Let's consider a standard model selection procedure:
- We have N different untrained models (for example linear regression, neural network, decision tree and so on).
- We use a data set A to train each of these models.
- We use a data set B to validate each of the training models.
- We choose a model that gives the best score on the data set B.
- We do a final test of the choses model using a data set C.
It looks to me that this procedure does not take into account the fact that our measure of accuracy (for example mean squared deviation) is stochastic (because we have only sample mean of the measure and our samples (A, B and C) are limited).
In particular, it might be the case that one of the trained models has the best score on the data set B (validation data set) just by chance (because of the stochastic sampling error).

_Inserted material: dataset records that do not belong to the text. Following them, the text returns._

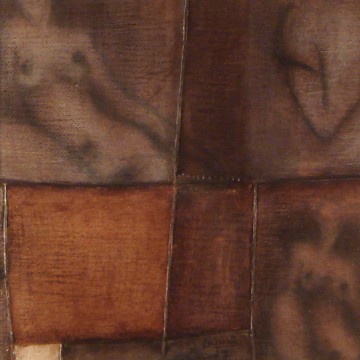 Vente tableaux - 028B05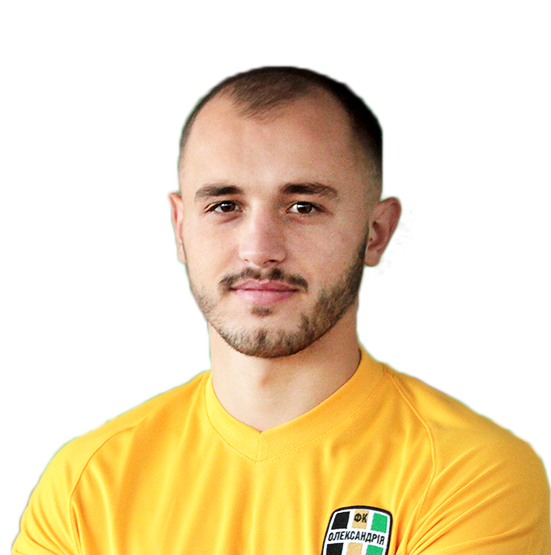 https://img.zjzlxg.com/img/football/player/e5c3e865ad38e0ad56502a4ad07ebaba.png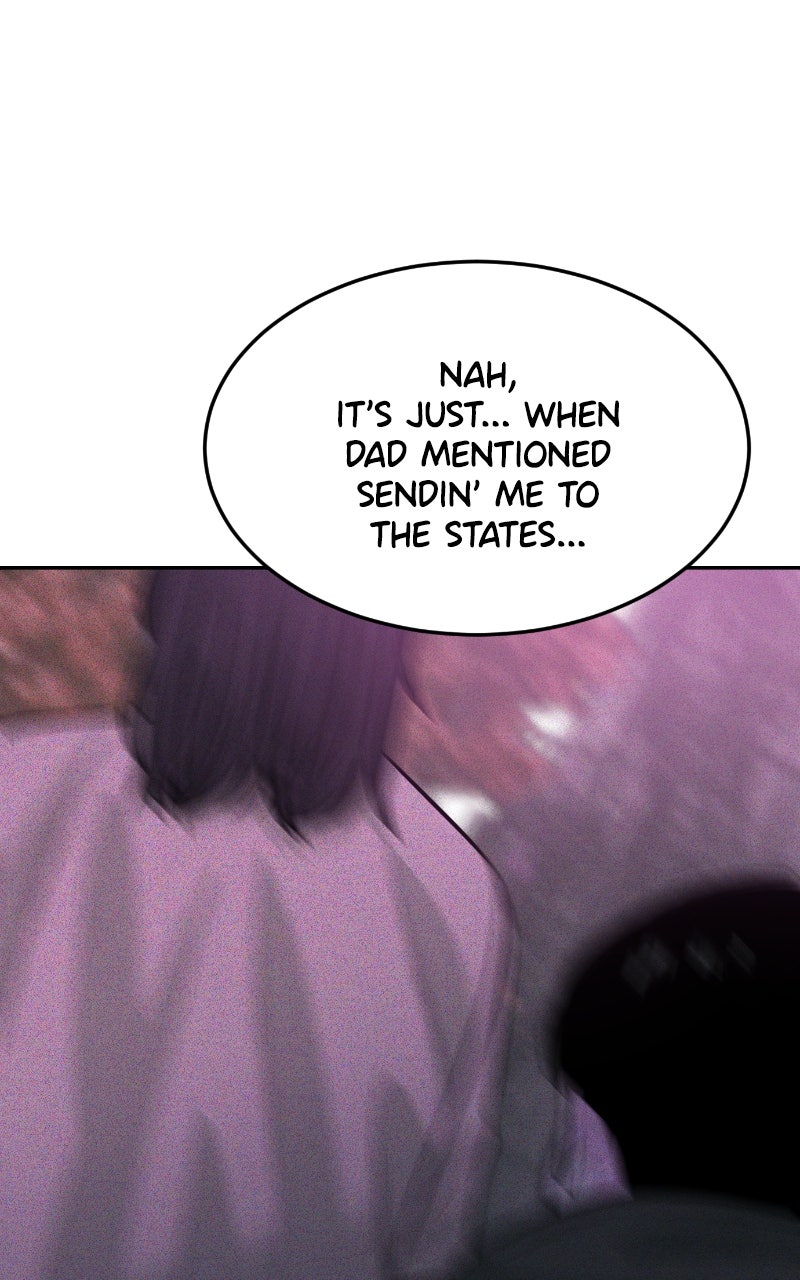 The Good Student Ep. 34 - Did You Have A Good Time? page 13 -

For example would we have another validation data set (data set B2), we would see that it is not the best model anymore.
As far as I understand, this is exactly we use the data set C (test data set). The model that is the best on the data set C (validation data set), should also show good / comparable results on a data set C. However, where is the guaranty that the considered model will show good results on the data set C also "just by chance". In other words, it might be the case the the model "just got lucky" to show good results on 2 data sets. Isn't the case that 2 good results is not enough? Shouldn't we have, let's say 10 "good results", to be confident?

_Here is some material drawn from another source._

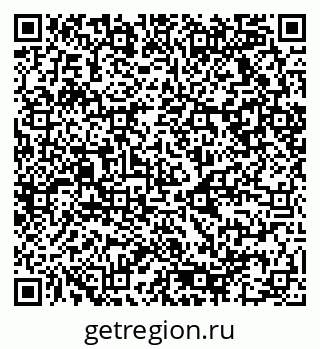 79080870902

The other side of the problem is that during our validation we could through away a good model just because it was "unlucky" (because of the sampling error). It gave bad results on the validation data set B but it would give good results on the test results C (but we never tried it because it did not pass the validation test).
So, my question is that if there are some extensions of the train-validation-test procedure that deals with the fact that the accuracy measure is stochastic because of the sampling error?